## What you should do
Everything from the line containing "What spatial distance" down to the last line of the entries below must be transcribed exactly, and nothing else.

====

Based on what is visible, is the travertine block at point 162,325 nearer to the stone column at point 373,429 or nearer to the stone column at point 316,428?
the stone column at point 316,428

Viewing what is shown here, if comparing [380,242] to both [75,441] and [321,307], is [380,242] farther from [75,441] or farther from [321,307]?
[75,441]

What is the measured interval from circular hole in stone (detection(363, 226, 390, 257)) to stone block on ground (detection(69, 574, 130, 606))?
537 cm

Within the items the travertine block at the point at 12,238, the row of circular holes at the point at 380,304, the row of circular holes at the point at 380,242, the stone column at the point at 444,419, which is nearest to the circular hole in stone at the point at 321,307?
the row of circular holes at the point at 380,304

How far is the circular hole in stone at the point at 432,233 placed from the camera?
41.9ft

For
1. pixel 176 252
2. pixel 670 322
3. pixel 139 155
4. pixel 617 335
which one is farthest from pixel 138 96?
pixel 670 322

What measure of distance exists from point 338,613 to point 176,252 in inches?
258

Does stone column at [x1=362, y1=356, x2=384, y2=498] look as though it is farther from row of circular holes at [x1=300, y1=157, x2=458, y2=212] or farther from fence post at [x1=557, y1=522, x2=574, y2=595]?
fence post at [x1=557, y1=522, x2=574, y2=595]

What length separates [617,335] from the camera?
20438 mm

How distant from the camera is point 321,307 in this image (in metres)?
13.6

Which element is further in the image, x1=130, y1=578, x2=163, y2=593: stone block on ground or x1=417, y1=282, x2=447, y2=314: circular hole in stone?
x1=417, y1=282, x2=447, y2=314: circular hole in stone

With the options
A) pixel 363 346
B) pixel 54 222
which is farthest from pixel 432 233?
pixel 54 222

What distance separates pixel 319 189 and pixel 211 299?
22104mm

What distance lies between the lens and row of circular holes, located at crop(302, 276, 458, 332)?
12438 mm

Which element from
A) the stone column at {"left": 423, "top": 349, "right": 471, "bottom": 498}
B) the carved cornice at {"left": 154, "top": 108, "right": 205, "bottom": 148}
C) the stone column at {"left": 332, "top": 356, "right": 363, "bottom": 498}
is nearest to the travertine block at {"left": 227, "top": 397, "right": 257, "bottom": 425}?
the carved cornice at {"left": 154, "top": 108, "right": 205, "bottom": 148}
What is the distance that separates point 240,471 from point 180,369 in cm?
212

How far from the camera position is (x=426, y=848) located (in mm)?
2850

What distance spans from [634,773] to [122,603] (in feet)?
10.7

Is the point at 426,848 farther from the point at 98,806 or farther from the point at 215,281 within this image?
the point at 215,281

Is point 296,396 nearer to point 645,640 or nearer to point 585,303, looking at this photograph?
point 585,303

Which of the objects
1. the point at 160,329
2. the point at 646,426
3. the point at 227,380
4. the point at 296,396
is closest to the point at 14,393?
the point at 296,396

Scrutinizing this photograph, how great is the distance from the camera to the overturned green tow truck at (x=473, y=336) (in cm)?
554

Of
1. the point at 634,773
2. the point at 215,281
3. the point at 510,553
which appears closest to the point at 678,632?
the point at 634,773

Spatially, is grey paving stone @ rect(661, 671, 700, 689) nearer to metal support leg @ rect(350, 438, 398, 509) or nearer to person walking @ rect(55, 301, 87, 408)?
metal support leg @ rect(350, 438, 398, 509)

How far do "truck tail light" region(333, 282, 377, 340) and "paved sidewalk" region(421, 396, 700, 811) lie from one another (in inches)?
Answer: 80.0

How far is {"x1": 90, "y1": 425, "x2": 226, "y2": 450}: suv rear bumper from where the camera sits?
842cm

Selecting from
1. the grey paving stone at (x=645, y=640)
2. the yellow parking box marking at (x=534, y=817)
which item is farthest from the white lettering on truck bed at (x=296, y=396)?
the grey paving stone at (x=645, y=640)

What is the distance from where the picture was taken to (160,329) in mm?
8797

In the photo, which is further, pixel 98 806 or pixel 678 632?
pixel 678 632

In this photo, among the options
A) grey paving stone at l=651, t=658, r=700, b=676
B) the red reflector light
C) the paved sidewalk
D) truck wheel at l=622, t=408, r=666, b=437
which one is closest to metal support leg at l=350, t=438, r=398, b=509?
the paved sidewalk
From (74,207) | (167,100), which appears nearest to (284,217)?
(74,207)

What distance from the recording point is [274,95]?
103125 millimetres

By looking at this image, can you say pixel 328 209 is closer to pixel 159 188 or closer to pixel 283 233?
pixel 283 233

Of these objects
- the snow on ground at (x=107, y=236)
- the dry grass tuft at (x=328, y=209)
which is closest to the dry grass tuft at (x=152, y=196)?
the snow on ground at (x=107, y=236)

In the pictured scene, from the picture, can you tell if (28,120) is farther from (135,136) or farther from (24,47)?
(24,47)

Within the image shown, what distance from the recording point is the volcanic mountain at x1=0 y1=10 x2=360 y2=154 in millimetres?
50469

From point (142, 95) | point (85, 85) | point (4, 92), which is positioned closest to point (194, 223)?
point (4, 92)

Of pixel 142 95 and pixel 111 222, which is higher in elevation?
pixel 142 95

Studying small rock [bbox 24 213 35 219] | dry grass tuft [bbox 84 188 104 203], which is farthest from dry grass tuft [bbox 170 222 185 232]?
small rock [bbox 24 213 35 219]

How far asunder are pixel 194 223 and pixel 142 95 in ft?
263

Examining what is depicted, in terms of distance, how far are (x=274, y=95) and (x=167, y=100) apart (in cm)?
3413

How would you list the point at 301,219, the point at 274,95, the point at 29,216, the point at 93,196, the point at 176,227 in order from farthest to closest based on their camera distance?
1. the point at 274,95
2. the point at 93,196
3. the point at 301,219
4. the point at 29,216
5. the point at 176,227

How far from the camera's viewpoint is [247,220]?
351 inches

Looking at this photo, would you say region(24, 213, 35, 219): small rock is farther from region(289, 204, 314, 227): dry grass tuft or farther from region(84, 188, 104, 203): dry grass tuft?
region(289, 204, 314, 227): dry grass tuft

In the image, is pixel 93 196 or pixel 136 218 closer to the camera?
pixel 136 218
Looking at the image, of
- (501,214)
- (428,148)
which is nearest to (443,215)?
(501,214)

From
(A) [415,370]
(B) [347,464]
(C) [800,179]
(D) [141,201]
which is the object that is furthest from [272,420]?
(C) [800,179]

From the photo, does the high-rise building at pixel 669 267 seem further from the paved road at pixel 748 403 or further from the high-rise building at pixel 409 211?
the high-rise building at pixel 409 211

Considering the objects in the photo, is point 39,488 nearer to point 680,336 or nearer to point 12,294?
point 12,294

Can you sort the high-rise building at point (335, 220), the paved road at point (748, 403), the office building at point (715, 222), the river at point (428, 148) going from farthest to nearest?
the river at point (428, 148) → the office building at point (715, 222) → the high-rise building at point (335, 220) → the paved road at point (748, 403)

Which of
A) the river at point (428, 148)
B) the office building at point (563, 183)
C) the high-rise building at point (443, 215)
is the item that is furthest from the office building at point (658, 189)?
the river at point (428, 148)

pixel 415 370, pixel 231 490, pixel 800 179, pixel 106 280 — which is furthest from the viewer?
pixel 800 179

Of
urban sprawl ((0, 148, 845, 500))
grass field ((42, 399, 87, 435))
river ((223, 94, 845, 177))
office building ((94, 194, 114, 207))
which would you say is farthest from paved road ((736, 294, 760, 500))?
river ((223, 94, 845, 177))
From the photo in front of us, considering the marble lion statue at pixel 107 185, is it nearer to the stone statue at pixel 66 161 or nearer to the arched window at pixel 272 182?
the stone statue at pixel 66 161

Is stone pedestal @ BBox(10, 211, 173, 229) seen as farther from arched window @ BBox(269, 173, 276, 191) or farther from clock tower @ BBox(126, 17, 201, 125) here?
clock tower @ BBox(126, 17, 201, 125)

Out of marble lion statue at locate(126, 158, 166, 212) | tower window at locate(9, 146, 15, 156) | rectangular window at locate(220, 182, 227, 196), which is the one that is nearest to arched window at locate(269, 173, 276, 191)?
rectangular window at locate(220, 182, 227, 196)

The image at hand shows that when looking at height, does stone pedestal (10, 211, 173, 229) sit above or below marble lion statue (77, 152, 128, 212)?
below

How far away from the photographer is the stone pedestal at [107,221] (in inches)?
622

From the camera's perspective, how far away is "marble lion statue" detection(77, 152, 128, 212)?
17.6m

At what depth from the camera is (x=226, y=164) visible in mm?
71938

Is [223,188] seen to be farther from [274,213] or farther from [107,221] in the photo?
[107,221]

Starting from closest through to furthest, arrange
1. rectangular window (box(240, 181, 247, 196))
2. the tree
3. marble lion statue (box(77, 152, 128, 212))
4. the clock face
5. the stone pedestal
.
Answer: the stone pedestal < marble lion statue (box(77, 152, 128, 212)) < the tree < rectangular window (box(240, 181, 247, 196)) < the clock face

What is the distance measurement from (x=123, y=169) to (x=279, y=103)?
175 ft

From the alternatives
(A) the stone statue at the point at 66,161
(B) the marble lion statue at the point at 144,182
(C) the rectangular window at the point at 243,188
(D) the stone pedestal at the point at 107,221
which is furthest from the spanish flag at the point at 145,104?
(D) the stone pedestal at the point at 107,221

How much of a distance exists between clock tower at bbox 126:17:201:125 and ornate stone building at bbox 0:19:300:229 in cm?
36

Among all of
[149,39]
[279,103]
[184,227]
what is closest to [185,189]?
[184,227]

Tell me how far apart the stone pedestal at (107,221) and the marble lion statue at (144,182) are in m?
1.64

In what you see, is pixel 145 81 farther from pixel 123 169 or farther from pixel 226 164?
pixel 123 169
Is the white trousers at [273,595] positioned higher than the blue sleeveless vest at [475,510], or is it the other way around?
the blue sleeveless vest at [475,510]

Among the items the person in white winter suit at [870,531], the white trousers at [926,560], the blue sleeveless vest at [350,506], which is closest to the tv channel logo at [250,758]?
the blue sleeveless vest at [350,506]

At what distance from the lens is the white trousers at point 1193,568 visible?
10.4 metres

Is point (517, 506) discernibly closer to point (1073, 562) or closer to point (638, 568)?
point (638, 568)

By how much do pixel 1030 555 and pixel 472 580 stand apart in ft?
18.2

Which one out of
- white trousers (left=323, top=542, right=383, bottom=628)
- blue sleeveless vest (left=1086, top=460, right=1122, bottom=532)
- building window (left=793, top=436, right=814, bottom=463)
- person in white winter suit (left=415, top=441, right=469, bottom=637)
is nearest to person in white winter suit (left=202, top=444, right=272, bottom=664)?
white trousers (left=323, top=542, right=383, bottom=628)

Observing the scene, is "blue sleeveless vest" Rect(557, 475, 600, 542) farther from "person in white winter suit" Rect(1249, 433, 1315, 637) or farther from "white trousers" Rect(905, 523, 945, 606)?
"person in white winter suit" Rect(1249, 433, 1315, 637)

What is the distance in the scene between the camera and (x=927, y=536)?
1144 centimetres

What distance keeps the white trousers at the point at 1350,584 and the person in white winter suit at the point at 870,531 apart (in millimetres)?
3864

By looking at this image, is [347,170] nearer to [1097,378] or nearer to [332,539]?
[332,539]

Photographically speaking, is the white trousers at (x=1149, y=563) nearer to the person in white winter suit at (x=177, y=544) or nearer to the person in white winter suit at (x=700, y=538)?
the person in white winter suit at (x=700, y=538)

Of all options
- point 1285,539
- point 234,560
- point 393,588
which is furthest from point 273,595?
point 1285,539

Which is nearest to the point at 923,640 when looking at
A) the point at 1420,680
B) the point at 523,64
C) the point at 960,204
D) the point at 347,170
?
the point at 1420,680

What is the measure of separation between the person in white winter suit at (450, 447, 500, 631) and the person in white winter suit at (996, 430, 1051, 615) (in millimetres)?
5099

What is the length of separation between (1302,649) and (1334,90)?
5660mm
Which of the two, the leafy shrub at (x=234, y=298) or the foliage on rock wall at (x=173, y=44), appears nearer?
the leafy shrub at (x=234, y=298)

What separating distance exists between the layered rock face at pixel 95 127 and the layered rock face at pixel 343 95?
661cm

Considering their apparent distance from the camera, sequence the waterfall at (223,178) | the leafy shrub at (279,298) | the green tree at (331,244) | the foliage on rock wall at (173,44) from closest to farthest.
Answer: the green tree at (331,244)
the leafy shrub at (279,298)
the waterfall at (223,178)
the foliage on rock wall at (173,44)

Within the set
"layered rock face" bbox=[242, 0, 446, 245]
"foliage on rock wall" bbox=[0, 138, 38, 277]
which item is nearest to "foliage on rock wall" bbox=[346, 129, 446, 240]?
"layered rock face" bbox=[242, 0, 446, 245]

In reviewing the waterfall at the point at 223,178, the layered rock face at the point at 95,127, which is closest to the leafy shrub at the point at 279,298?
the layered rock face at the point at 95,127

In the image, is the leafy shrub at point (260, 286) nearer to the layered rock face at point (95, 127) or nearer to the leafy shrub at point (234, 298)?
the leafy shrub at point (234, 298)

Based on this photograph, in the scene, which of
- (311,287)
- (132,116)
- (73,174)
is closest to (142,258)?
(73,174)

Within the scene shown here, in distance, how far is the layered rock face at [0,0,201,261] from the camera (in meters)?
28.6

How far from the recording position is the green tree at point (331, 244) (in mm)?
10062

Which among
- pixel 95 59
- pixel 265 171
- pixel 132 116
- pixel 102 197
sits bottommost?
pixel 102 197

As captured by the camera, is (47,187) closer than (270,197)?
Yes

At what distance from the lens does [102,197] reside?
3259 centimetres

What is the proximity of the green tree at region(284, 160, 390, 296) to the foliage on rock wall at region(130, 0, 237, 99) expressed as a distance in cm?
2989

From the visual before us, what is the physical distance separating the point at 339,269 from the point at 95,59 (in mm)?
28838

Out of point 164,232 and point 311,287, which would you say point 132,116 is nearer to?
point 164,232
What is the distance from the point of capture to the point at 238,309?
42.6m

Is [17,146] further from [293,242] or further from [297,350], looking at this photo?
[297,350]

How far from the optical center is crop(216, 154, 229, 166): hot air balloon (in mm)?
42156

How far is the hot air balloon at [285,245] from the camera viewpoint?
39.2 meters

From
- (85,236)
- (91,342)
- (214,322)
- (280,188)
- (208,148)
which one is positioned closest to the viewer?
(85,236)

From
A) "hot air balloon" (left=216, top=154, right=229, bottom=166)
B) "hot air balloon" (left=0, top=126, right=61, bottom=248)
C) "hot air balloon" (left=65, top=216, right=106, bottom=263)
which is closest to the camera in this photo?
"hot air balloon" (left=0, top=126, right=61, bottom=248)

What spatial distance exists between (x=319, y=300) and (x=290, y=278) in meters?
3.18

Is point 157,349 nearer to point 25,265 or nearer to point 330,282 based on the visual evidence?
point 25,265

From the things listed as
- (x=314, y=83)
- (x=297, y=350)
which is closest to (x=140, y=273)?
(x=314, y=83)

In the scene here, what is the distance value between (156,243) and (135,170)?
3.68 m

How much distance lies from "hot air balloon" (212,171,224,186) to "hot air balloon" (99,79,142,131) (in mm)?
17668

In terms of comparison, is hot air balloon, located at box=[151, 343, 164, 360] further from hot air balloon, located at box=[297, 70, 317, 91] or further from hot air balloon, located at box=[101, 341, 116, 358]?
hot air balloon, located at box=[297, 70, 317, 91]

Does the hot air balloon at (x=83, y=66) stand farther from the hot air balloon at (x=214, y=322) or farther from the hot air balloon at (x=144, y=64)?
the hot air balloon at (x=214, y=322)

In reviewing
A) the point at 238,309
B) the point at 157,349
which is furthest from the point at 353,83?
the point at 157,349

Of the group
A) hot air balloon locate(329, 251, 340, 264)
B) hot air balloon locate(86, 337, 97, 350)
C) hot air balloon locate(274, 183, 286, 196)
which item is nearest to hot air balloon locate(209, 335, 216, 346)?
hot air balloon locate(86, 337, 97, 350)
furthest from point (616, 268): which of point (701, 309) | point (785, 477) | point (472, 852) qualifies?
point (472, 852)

====

## Written solution
What spatial distance exists between (x=319, y=300) and (x=290, y=278) in meters?
3.18

Is point 157,349 nearer to point 25,265 or nearer to point 330,282 based on the visual evidence?
point 25,265

From the things listed as
- (x=314, y=83)
- (x=297, y=350)
which is closest to (x=140, y=273)?
(x=314, y=83)

In the scene here, what is the distance value between (156,243) and (135,170)?
3.68 m

How much distance lies from "hot air balloon" (212,171,224,186) to "hot air balloon" (99,79,142,131) (in mm)?
17668

In terms of comparison, is hot air balloon, located at box=[151, 343, 164, 360] further from hot air balloon, located at box=[297, 70, 317, 91] or further from hot air balloon, located at box=[101, 341, 116, 358]?
hot air balloon, located at box=[297, 70, 317, 91]

Does the hot air balloon at (x=83, y=66) stand farther from the hot air balloon at (x=214, y=322) or farther from the hot air balloon at (x=144, y=64)?
the hot air balloon at (x=214, y=322)

In reviewing
A) the point at 238,309
B) the point at 157,349
which is furthest from the point at 353,83?
the point at 157,349

Of the group
A) hot air balloon locate(329, 251, 340, 264)
B) hot air balloon locate(86, 337, 97, 350)
C) hot air balloon locate(274, 183, 286, 196)
which item is nearest to hot air balloon locate(209, 335, 216, 346)?
hot air balloon locate(86, 337, 97, 350)
furthest from point (616, 268): which of point (701, 309) | point (785, 477) | point (472, 852) qualifies?
point (472, 852)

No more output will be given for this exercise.